2005-02-24 15:40:18 | ニュース
朝から電話取材を一本こなし(伝記作家の方へのインタビューだったが、お世辞抜きに「いいひと」オーラを電話の向こうから感じた)、別件のリサーチを終わらせて、少し遅いランチを食べて…。ここまでは普段とあまり変わらない生活なんだが、この2~3日は夕方になると新しいアパートに少しずつ荷物を運ぶ作業があるので、夜の9時ごろには疲れて眠くなってくる。今日は服や本をまとめて運んだが、友人がトラックを出してくれる3月5日までには細かなものを全て運び終えておきたいと思っている。冷蔵庫の中の醤油やケチャップなども新しいアパートに持って行こうと、冷蔵庫を開けてみると、そこには「この世の終わり」を暗示するような凄まじい光景が…。

ちょうど2日前、僕はキッチン周辺での異臭に気が付いた。チーズとヨーグルトの中間に位置するような臭いが気になって仕方なかったけど、時々食べているテイクアウトのインド料理についてくるヨーグルトかなと思い(事実、2日前に食べた時のプラスチック容器がキッチンのゴミ箱の中にはあったから)、その日は全く気にしなかった。2日前に冷蔵庫を何回か開けているが、注意して中を見回すわけでもなく、冷蔵庫の中で問題が発生しているとは考えもしなかったのだ。

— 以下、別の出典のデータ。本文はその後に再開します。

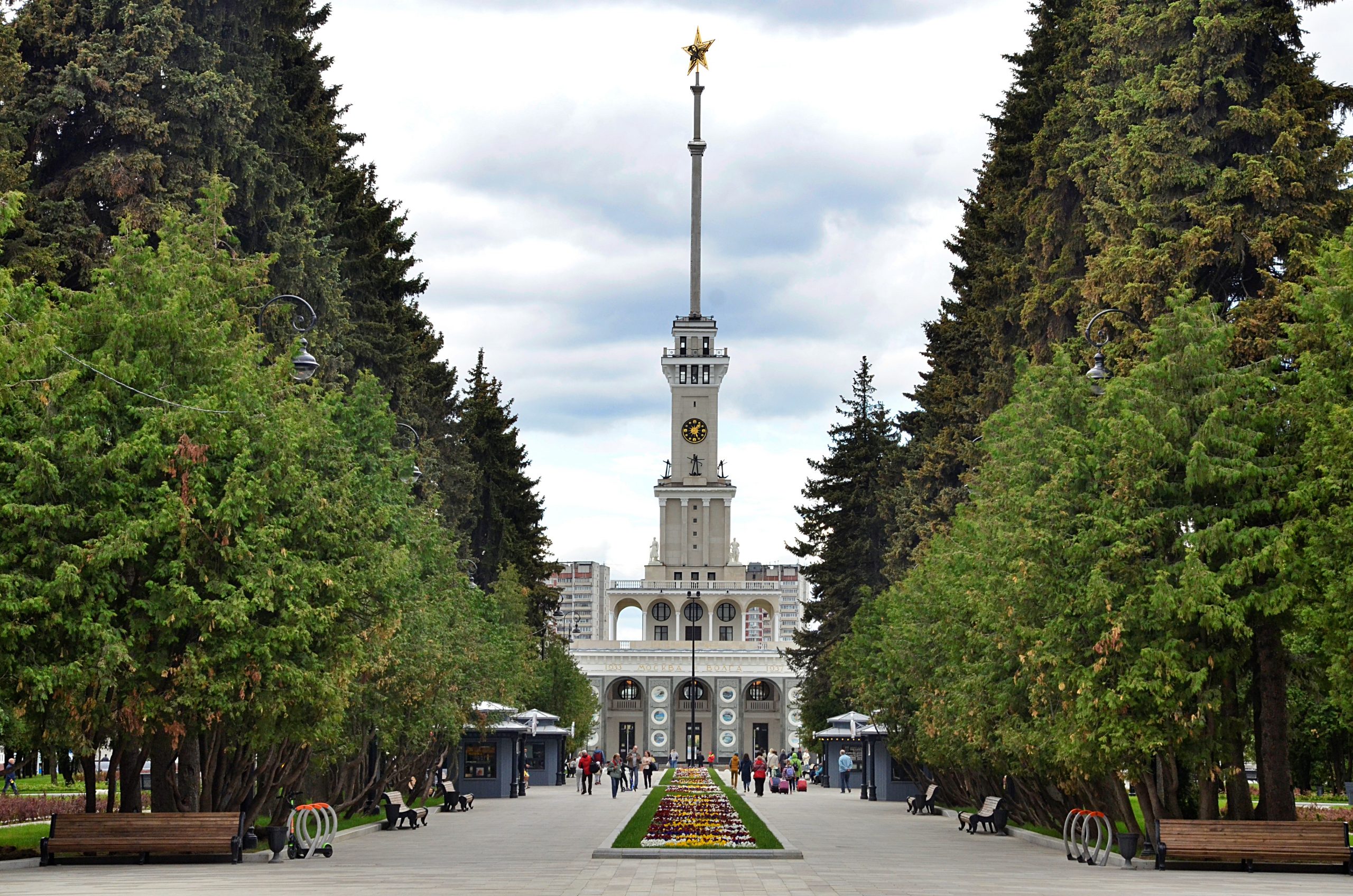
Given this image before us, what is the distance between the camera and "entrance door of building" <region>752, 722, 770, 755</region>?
382 feet

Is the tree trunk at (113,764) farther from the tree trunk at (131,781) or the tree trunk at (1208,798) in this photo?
the tree trunk at (1208,798)

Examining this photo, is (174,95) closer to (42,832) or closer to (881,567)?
(42,832)

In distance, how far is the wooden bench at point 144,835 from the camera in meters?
21.2

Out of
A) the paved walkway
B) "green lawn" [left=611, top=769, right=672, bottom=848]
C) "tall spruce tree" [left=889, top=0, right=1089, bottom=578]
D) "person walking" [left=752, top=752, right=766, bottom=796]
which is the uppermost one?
"tall spruce tree" [left=889, top=0, right=1089, bottom=578]

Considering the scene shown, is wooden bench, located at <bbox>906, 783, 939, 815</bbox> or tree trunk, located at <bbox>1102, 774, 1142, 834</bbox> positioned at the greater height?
tree trunk, located at <bbox>1102, 774, 1142, 834</bbox>

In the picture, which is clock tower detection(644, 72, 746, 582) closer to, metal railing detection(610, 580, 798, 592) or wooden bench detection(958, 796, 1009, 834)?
metal railing detection(610, 580, 798, 592)

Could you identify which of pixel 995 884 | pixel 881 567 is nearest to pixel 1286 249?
pixel 995 884

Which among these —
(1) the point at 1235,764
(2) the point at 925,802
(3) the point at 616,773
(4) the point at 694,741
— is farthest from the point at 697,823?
(4) the point at 694,741

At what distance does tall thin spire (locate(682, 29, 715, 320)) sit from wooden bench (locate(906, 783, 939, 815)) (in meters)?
94.1

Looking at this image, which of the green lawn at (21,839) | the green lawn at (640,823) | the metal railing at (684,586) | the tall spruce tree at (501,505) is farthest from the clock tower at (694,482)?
the green lawn at (21,839)

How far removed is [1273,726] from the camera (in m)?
22.5

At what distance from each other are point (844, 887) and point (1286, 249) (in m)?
15.5

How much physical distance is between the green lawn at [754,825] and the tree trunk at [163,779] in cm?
917

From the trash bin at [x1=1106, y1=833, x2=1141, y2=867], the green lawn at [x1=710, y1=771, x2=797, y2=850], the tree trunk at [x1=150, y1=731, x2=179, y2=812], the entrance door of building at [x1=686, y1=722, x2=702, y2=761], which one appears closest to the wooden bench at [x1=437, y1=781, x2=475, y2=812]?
the green lawn at [x1=710, y1=771, x2=797, y2=850]
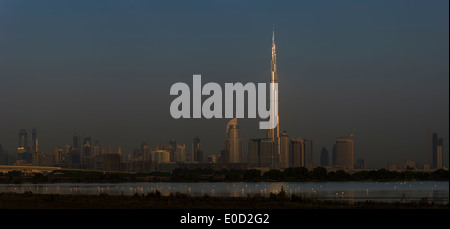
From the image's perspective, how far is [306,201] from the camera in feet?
241

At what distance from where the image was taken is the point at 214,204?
68.5 m
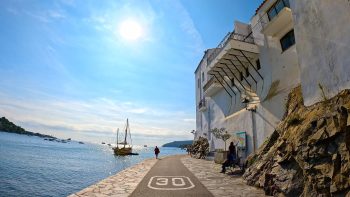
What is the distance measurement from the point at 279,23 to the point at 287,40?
1342 mm

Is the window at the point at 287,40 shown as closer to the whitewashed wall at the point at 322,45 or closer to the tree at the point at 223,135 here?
the whitewashed wall at the point at 322,45

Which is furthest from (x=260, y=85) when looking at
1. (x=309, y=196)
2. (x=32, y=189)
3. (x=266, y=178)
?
(x=32, y=189)

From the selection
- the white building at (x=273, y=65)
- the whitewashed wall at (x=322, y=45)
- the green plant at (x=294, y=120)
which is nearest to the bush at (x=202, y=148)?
the white building at (x=273, y=65)

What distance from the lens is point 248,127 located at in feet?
68.4

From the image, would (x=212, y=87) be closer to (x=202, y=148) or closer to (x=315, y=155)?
(x=202, y=148)

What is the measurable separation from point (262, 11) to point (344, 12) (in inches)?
512

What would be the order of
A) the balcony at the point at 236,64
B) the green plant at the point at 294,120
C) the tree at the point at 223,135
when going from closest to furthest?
the green plant at the point at 294,120 < the balcony at the point at 236,64 < the tree at the point at 223,135

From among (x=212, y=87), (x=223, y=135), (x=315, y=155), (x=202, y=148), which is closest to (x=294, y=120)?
(x=315, y=155)

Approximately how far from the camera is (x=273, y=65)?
18.7 meters

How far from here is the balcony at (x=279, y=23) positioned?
53.8 ft

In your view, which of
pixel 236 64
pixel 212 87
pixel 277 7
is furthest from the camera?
pixel 212 87

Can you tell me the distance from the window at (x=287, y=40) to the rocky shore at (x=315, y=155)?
763 cm

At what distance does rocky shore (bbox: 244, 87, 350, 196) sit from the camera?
267 inches

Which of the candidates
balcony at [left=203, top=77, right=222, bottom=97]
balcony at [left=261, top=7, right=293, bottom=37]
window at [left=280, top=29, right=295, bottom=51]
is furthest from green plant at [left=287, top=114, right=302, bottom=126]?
balcony at [left=203, top=77, right=222, bottom=97]
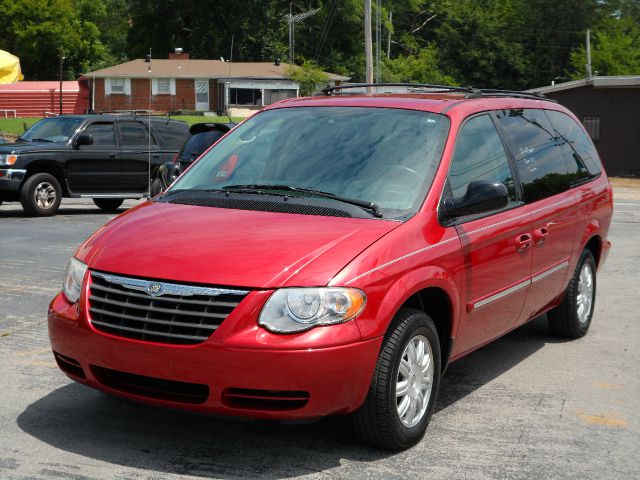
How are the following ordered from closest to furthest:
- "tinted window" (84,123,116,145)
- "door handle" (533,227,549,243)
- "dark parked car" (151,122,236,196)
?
"door handle" (533,227,549,243)
"dark parked car" (151,122,236,196)
"tinted window" (84,123,116,145)

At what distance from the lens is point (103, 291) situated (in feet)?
15.7

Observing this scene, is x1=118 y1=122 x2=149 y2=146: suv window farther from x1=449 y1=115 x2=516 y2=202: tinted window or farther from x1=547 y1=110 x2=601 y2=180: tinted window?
x1=449 y1=115 x2=516 y2=202: tinted window

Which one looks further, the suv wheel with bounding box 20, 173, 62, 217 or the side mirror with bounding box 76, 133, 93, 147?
the side mirror with bounding box 76, 133, 93, 147

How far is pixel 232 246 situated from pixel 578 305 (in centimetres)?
379

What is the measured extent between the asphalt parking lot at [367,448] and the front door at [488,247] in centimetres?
48

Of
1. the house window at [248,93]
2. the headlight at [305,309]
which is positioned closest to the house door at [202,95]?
the house window at [248,93]

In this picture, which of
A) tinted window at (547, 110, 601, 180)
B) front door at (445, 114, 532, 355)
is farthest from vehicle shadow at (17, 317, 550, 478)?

昨日は昨日でスポーツバーに行ったり、昼間は出先で外食だったため、冷蔵庫を1度も開けていなかった。結論を言います…。異臭の原因、それは冷蔵庫奥に長い間放置してたプラスチック製の小型牛乳ボトルがメルトダウンしていたんです。

新しいアパートに以降と思った矢先、どえらい物を目撃してしまい、仕方なく掃除をする事に。CSIのドラマじゃないけど、手袋(適当なのが無かったのでスキー用のもので)をはめて、風邪用マスクもつけて事故現場の処理を行った。これで1日のエネルギーの8割が使われたんだろうなぁ。うちの冷蔵庫の下の段にはトマトジュースやオレンジジュースが入っているが、牛乳も時々飲むので、同じ場所に入れている。そういえば、3週間くらい前にその牛乳を買った覚えがあるけど、トマトジュースなどの陰に隠れて、奥にそのまま放置されていたのだ。長期間の放置で、ボトルの中の牛乳が発酵して、なんらかの力でプラスチック製のボトルから漏れはじめたようだ。これからは、買った牛乳はその日に飲む事にシマス。

今日のロサンゼルス・タイムズ紙に面白い記事が出ていた。セントルイスにあるESSI社はイラクでの復興事業で莫大な利益をあげているが、ブッシュ大統領の叔父にあたる(ブッシュパパの弟)ウィリアム・ブッシュ氏が先月ストックオプションで得た同社株を売却し、45万ドル(約4800万円)を手にしていた事が判明した。ブッシュ大統領から「バッキーおじさん」の愛称で呼ばれるウィリアム氏は、イラク駐留米軍に防弾チョッキなどの軍用品を納めているESSI社の役員をつとめており、前線の兵士の間で防弾服不足が叫ばれる中で同社の株価は急激に上昇している。(ESSIのサイト:http://www.engineeredsupport.com/)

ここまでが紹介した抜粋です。